I am pleased to report the Council will be supporting Alyeska in a recent appeal they filed with the Environmental Protection Agency (EPA) (page 2). Our independent review verifies that systems Alyeska currently has in place at the Valdez Marine Terminal capture over 99% of the emissions addressed by the rule – a higher reduction goal than is currently being required. The Alaska Department of Environmental Conservation (ADEC) has also voiced support of Alyeska’s appeal to the EPA.

This collaborative approach goes both ways. For example, after months of coordination, Alyeska has also agreed to support a project proposed by the Council to look at the chemical composition and concentration of oxygenated hydrocarbons released from the terminal. Oxygenated hydrocarbons are less studied than other hydrocarbon products and they are potentially toxic in the aquatic environment. Revisions to the scope of work were necessary to satisfy Alyeska’s concerns, mostly related to COVID impacts and their desire to focus resources on their priority operational goals. This is another example of how good communication, strong relationships, and a willingness to work together can lead to solutions that support everyone’s goal of moving oil safely.

There are concerns with the integrity of the secondary containment liner at the Valdez Marine Terminal that we hope can be addressed in a similar fashion. In January, the Council requested an adjudicatory hearing with ADEC in support of the department’s decision to require additional evaluation and testing of the liner. Alyeska also requested a hearing seeking to remove any requirement for further liner testing.

Secondary containment systems are required by Alaska regulation to hold oil in the event of a spill from a tank or pipe until the spill can be detected and cleaned up. The protection of groundwater and Port Valdez, in the event of a breach of one of the terminal’s large crude oil storage tanks, is dependent largely on the integrity of the liner, so it is of critical importance that the liner be inspected to ensure there are no cracks or holes.

For two decades the Council has voiced concern over the ability of the secondary containment liners within the system to meet regulatory standards. The liners were installed during original construction of the terminal, 45 years ago, and the type of liner installed then would not be allowed by regulations today. Additionally, when relatively small sections of the liner have been inspected over the years during other maintenance work, damage to the liner has been discovered. The Council’s persistent calls for more rigorous evaluation and testing, or even replacement of the liner, have not been adequately addressed.

Image with a quote from the Oil Pollutions Act of 1990: "Only when local citizens are involved  in the process will the trust develop that is necessary to change the present system from confrontation to consensus.”

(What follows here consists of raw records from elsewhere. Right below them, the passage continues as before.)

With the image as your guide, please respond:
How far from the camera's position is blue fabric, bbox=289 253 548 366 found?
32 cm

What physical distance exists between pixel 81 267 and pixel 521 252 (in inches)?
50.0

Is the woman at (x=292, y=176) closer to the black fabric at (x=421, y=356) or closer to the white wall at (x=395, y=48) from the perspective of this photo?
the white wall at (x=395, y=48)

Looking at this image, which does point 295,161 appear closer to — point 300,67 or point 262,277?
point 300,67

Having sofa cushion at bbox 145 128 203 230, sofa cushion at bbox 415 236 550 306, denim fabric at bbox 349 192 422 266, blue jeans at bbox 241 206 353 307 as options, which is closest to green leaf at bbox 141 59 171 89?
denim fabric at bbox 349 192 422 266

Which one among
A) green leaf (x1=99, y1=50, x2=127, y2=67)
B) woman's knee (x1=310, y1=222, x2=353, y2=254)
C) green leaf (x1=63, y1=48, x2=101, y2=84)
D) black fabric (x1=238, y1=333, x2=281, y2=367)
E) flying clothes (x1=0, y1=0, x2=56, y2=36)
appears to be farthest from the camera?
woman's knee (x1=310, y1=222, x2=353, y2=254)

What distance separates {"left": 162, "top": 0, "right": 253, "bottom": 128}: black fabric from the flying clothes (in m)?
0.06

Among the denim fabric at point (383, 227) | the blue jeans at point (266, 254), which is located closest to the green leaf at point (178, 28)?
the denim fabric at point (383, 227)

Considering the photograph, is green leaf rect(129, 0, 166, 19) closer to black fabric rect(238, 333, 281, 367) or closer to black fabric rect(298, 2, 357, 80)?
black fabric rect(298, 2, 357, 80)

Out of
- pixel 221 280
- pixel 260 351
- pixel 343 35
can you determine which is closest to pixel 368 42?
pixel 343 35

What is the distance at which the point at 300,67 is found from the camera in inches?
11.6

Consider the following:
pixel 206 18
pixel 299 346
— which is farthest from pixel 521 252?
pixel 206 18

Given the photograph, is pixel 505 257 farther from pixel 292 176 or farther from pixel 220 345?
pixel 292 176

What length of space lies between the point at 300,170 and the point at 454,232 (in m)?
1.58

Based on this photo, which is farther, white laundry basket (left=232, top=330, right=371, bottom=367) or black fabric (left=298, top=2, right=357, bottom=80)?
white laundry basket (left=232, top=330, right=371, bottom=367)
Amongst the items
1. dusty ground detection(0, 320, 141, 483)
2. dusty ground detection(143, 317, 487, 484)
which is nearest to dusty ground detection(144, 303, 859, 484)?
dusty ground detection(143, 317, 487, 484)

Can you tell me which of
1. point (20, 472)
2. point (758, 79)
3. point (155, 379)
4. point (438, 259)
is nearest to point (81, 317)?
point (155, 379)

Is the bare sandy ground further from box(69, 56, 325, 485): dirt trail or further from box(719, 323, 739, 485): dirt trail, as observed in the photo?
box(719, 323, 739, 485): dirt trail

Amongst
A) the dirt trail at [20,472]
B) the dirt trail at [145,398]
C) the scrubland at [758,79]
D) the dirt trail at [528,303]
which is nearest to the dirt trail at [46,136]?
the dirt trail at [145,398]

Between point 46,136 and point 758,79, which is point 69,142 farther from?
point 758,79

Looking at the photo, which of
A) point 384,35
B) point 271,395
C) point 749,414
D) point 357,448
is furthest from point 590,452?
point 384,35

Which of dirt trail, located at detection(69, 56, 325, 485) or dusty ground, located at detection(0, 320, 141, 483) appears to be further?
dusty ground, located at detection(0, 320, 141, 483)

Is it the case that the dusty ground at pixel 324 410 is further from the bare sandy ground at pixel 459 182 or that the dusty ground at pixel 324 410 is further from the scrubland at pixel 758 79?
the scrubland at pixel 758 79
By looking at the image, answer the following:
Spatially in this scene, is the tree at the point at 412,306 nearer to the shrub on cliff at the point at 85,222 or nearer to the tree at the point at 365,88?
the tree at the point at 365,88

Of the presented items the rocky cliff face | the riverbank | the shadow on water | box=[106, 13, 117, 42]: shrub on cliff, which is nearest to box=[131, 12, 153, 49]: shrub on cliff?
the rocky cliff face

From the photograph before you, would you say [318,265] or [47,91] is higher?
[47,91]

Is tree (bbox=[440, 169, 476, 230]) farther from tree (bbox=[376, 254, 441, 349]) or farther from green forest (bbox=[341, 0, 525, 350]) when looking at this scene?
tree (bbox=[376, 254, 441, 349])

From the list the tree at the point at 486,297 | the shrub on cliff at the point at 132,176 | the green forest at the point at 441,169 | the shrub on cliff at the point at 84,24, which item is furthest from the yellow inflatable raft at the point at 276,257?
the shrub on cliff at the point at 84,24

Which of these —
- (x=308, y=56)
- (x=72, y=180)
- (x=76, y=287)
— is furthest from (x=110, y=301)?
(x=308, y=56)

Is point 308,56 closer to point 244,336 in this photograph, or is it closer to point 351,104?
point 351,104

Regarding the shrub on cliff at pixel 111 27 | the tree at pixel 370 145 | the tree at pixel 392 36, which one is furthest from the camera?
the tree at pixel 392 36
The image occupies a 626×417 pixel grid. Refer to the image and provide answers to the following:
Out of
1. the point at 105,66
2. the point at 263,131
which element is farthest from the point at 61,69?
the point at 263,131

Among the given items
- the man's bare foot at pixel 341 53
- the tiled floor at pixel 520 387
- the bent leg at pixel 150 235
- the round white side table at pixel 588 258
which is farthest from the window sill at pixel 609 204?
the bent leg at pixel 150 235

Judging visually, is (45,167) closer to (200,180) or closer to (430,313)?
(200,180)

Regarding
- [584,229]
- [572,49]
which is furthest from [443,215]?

The Council is hoping to find a more collaborative approach to addressing our concerns with the secondary containment liner, in lieu of a hearing. Regardless of how this process proceeds, the ultimate goal is to work together with industry and regulators to give citizens a voice in decisions that impact the safe operation of the terminal and tankers in Prince William Sound.

We often share the following quote from the Oil Pollution Act of 1990 congressional findings, “Only when local citizens are involved in the process will the trust develop that is necessary to change the present system from confrontation to consensus.” We will continue to try and work together with industry and regulators to find solutions that improve oil spill prevention and response.